Krugman’s most outrageous claim was that “California isn’t a high-tax state: through the 1990′s, state and local taxes as a share of personal income more or less matched the national average, and with the recent plunge in revenue they’re now probably below average.” More of this “the mid-1990′s” stuff. Yes, yes … in 1995 California indeed ranked 24th in tax burden among all the states — right in the middle. But Krugman Truth Squad member John Hinderaker asked on the Powerline blog,

What, exactly, is Krugman suggesting? That data on state and local tax burdens hasn’t become available since the mid-1990′s? Or is he telling us that … it’s just too much trouble for him to look up the current data, and he prefers to speculate that California taxes are ‘probably below average’? Krugman is revealing something, I guess, about his own indolence, since it takes less than one minute to locate 2003 data on tax burden by state. And it turns out — surprise, surprise — that California, far from being ‘probably below average,’ actually has the 8th highest tax burden of the 50 states …

No, it’s not indolence — it’s what Krugman himself would call “denial and deception.” Musil noted that “the non-partisan California Budget Project” cited as an authoritative source in Krugman’s California column three weeks ago “concedes that California ranked 11th in the nation with state and local taxes for 1999-00.” And Musil noted that it would rank even higher if Krugman has his tax-hiking way.

Krugman Truth Squad member David Hogberg made a penetrating observation about this on his Cornfield Commentary blog. Say California taxes are “now probably below average” because of the state’s “recent plunge in revenue.” Hogberg noted that would only “be true if California was the only state or one of only a few states to see a drop in revenue.” And that makes me wonder: Isn’t California supposed to be “weathering the slump”?

Krugman chided Schwarzenegger for saying “his advisers couldn’t make ‘heads or tails’ of the California budget.” Then more condescension toward the stupid immigrant: “Please. The details are complicated, but the broad picture isn’t. Education dominates the budget, accounting for more than half of general fund spending.” Yet just three weeks ago Krugman himself said that “much of the recent growth of education spending was mandated by a rather complex measure called Proposition 98,” and wrote about a budget held together by “elaborate fiscal footwork.” But infinitely more credible on the complexity and craziness of the California budget are comments by Dan Weintraub, the Sacramento Bee’s veteran political columnist, on his California Insider blog. Weintraub said,

as someone who has spent the last 15 years studying the budget every year from cover to cover, I think Arnold is more right than wrong. I don’t think the craziness absolves him of the obligation to spell out his plans in more detail. But the thing is seriously screwy. And some of the recent bookkeeping moves would shame Enron.

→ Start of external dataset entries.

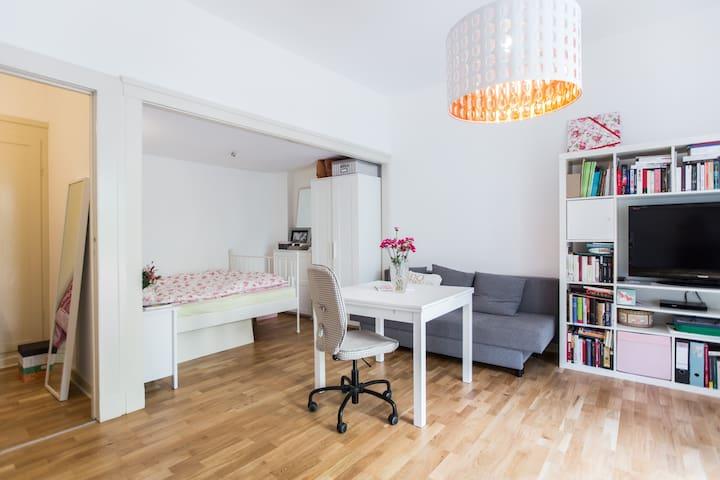 Schöne Whg in Charlottenburg/ Large beautiful apt. - Berlin - Apartament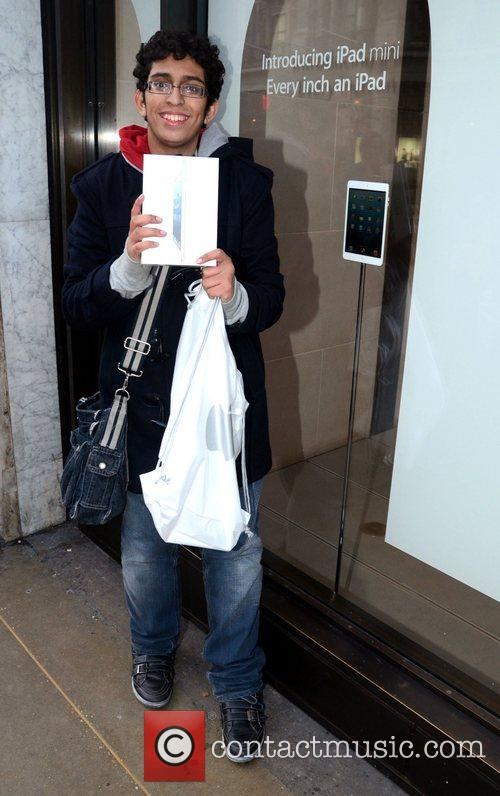 Zohabib Ali buy's the first iPad Mini Customers...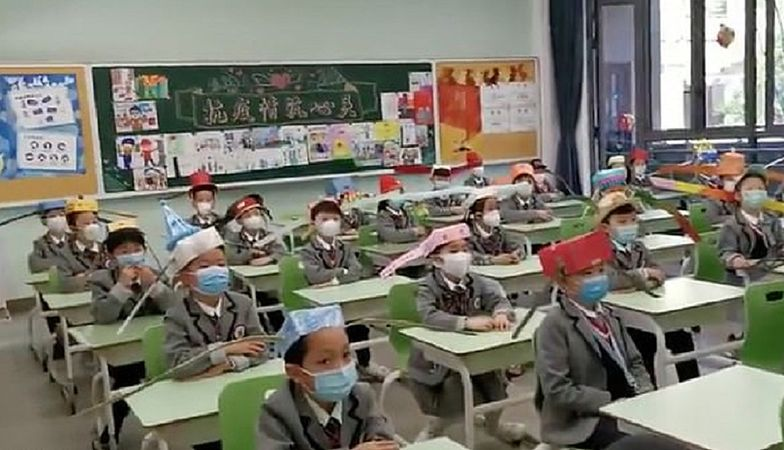Dzieci w Chinach muszą nosić specjalne nakrycia głowy.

As but one of several astonishing examples, Weintraub wrote,

The state will sell a $10.7 billion bond measure to finance the deficit that was accumulated by the end of the last fiscal year. This bond will be repaid by a portion of the sales tax. But to get around a constitutional prohibition on such borrowing, the Legislature and Gov. Davis have created a special fund into which money from a portion of the sales tax will flow until the bonds are repaid. This is not considered a debt because each year the Legislature will vote anew to use the money in the new fund to repay the bonds. The flow of money into the fund was created by increasing the state sales tax a half-cent, reducing the local sales tax by a half-cent, shifting property tax money from the schools to city and county governments to make up for the half-cent reduction in the sales tax, and then shifting tax money from the state to the schools to make up for their loss of property tax. If that’s not crazy, I don’t know what is.

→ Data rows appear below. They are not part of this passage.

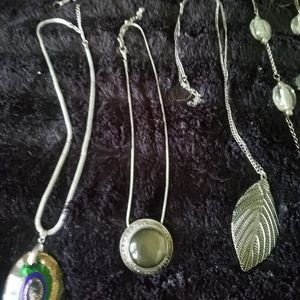 Lovely lot of 8 classic necklaces for everyday!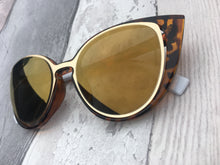 Load image into Gallery viewer, Printed frame gold lens sunglasses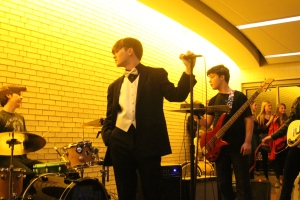 Santomo performs.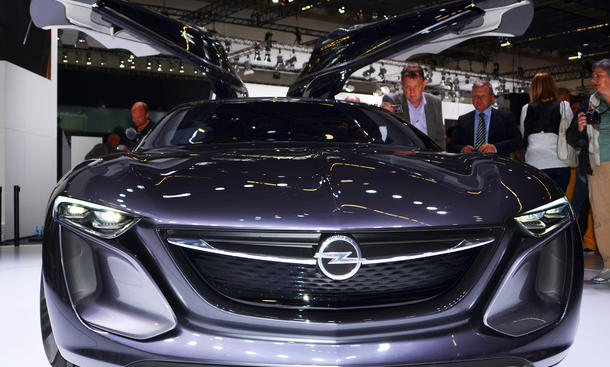 Opel Monza Concept 2013 IAA Studie Fotos Bilder Live Coupé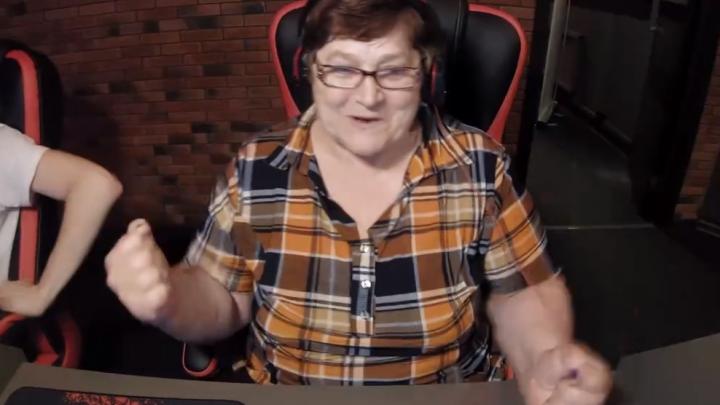 62-летняя стримерша из Искитима попала в документальный фильм о российских геймерах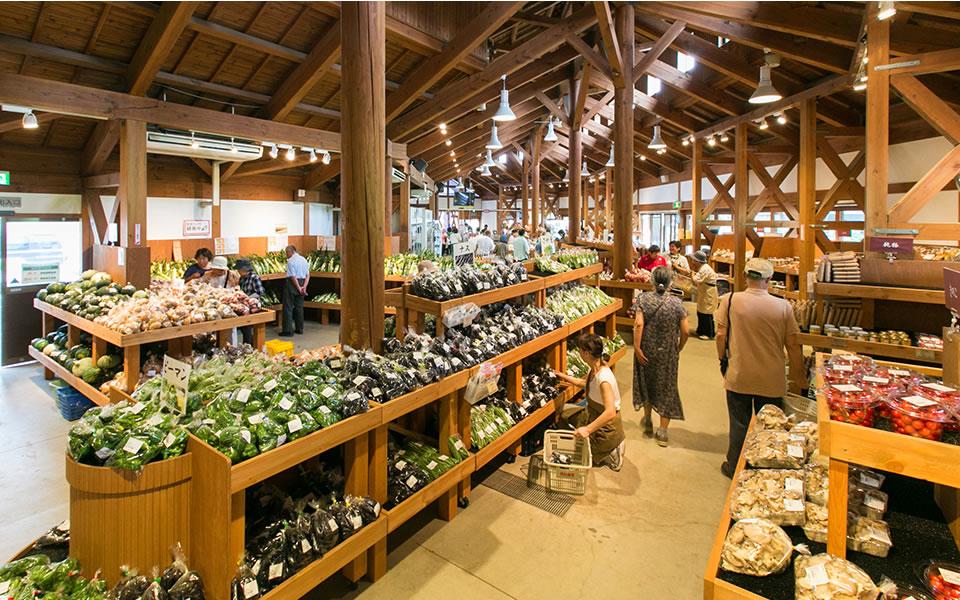川場の食材の揃うマーケット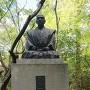 龍潭寺内三成公像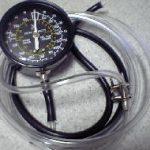 バキュームゲージ エンジンの負圧を測定するゲージ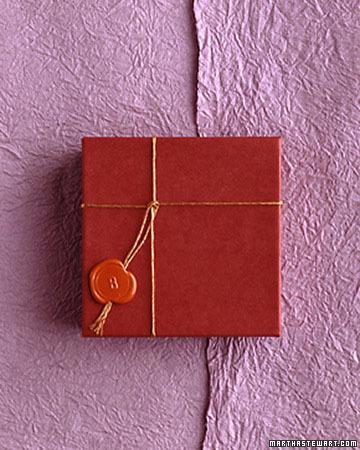 Caja de cartón rojo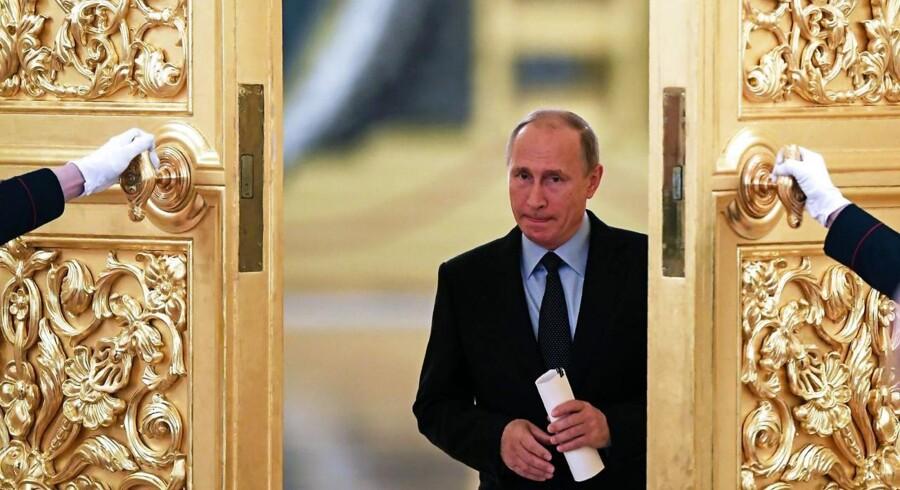 Arkivfoto: Ruslands præsident, Vladimir Putin, ankom onsdag til Iran, hvor han skal drøfte den multinationale atomaftale med Iran samt krisen i Syrien.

Sheer partisanship — and sheer pique that Republicans have managed to launch a credible assault on the Democrats’ California fortress — no doubt drove Krugman to tell lies about the California economy and indulge in such offensive condescension against an honorable candidate. But if you look beyond the condescension in the following paragraph, you’ll see the heart of the actual philosophical difference that separates Krugman and Schwarzenegger:

When Mr. Schwarzenegger threw his biceps into the ring, he seemed to think that, like George W. Bush, he could adopt a what-me-worry approach to budget deficits. “The first thing that you have to do is not worry about should we cut the programs or raise the taxes and all those things,” he told Fox News.

Krugman — the sophisticated economist who is said to be in line for a Nobel Prize — thinks of a state budget as a simple zero-sum game. When you start with a deficit, the only moves you can make in the game are to cut spending and/or raise taxes. But Schwarzenegger — the stupid immigrant whose degree in economics came largely as the result of correspondence study at a second-rate midwestern university — sees a state budget as a richly detailed positive-sum game in which many different kinds of moves are possible. When you start with a deficit, Schwarzenegger knows that the best moves in the game are to adjust spending, taxing, and regulation so as to accelerate economic growth.

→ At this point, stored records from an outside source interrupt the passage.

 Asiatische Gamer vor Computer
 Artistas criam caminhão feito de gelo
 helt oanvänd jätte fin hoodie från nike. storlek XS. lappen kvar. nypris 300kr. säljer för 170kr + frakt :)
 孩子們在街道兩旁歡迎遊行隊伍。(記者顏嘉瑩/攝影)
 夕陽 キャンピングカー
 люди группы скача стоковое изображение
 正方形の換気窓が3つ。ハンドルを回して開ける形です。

Schwarzenegger knows that if growth can be rekindled in California, tax revenues will swell without an increase in tax rates. There will be plenty of money to spend on education and everything else. But Krugman’s too smart for that, I guess. He’s so smart he’s arguing that more growth is impossible in California because everything’s wonderful already. And he’s so smart that, at the same time, on the national level, he persists in saying that everything’s horrible so that he won’t have to credit President Bush’s pro-growth tax cuts for stimulating economic recovery. Thank the Lord that Krugman’s the only guy who’s not on the ballot in California’s recall election. And that the not-so-stupid immigrant is on it.